Job 1:
Translate into French this sentence from the text on nonprofit strategic alliances: "New social problems and community needs emerge every day, and nearly 30,000 nonprofits are created annually, competing for funding."
Job 2:
Summarize the text on nonprofit strategic alliances in two sentences.
Job 3:
Continue the text on nonprofit strategic alliances from the point where it stops.

Text excerpt:
= = = = = = =
A Personal Journey to Excellence in Nonprofit Leadership and Management Part 8 of 8: Strategic Alliances
Teamwork makes the dream work; and through earning a Certificate of Excellence in Nonprofit Leadership and Management by the Society for Nonprofits and Michigan State University, I was able to learn how to explore and develop successful alliances to accomplish an organization’s mission.
My eighth, and final, course dealt with strategic alliances, which is the coming together of two or more organizations in which at least one partner relinquishes some autonomy to accomplish an important organizational goal.
Here are the top four lessons I learned:
- Together everyone achieves more. That’s the power behind strategic alliances to address organizational capacity needs such as visibility, funding or innovation to accomplish your goals. But, strategic alliances require time and planning, especially in a time of emerging needs and nonprofit sector trends. New social problems and community needs emerge every day, and nearly 30,000 nonprofits are created annually, competing for funding.
= = = = = = =
Entries shown:
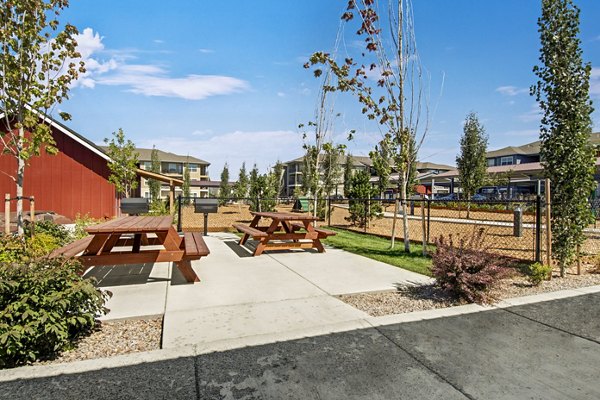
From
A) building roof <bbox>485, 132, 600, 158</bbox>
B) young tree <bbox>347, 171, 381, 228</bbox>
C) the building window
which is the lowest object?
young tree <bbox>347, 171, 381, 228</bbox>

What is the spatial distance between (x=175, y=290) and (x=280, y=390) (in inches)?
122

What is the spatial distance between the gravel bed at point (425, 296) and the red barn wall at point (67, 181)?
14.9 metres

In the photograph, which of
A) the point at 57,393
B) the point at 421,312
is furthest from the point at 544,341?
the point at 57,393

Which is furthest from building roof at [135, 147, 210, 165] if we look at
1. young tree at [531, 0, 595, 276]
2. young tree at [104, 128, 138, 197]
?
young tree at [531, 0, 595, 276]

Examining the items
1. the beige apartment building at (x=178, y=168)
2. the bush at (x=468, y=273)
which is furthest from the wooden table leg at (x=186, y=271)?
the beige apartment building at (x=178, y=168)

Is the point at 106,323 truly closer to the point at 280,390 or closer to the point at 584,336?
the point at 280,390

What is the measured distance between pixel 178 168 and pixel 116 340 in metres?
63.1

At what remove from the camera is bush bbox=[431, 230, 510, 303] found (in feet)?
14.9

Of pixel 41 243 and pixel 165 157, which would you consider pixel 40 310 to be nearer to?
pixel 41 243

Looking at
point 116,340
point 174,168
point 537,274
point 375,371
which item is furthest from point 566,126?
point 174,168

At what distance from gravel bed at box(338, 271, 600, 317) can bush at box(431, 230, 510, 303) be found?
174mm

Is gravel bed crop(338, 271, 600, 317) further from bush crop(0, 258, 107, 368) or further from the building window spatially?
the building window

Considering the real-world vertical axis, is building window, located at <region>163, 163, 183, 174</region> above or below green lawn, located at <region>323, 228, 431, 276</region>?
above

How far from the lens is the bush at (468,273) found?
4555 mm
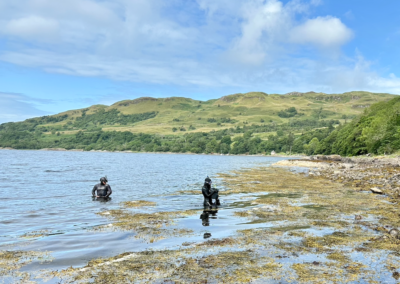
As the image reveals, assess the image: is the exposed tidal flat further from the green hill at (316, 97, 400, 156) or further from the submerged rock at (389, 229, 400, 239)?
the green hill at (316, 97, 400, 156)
= = = = = = =
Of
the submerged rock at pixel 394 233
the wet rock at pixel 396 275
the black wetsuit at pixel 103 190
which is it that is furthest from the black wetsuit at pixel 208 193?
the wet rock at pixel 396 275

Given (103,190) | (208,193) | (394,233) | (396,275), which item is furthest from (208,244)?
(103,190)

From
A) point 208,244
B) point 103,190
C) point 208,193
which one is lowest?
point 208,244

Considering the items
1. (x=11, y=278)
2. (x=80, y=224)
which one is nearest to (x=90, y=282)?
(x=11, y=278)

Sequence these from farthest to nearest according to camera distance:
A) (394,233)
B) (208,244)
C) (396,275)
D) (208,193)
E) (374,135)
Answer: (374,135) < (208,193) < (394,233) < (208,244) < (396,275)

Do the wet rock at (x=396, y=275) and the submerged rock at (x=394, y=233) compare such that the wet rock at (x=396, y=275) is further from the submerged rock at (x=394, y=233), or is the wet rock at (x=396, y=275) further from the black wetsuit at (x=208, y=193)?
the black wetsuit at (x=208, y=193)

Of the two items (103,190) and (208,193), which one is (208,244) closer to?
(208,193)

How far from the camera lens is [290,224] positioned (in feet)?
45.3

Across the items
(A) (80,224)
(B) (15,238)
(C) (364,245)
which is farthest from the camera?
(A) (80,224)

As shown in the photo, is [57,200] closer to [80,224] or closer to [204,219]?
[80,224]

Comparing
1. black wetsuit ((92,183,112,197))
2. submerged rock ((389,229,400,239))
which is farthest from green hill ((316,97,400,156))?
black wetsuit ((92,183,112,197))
= = = = = = =
Task answer 1:
De nouveaux problèmes sociaux et de nouveaux besoins communautaires apparaissent chaque jour, et près de 30 000 organisations à but non lucratif sont créées chaque année, se disputant les financements.

Task answer 2:
The final course of a Certificate of Excellence in Nonprofit Leadership and Management from the Society for Nonprofits and Michigan State University covered strategic alliances, in which two or more organizations come together and at least one partner gives up some autonomy to reach an important organizational goal. The first lesson is that such alliances help meet capacity needs such as visibility, funding or innovation, but they take time and planning, since new needs keep emerging and nearly 30,000 new nonprofits compete for funding each year.

Task answer 3:
- Having only one option is not an option. Types of alliances exist along a continuum based on the amount of independent decision-making an organization is willing to give up, from co-sponsorship to conglomeration. From least to greatest in giving up decision-making, there are 14 types of alliances: co-sponsorship, referral agreement, coalition, consortium, federation, network, joint venture, back office consolidation, parent/subsidiary, acquisition, divestiture, merger, consolidation, and conglomeration.
- Get in formation. When developing a successful alliance, it is critical to follow a strategic formation process including assessment, exploration, implementation and evaluation. When assessing, an organization should focus on identifying critical needs, researching and identifying possible partners, comparing strengths of potential partners with your organization’s needs and assessing intangibles. The exploration phase is when you reach out the potential partner and agree on goals, explore compatibility, identify deal breakers early, create a vision, identify alliance form and create an implementation plan.
- To be trusted is the greatest compliment. People trust people, not organizations. And, that’s why it is critical to build and maintain trust among the people in your strategic alliance. Meet with each other often, from conducting site visits to each other’s’ organizations to creating social events around trust-building activities.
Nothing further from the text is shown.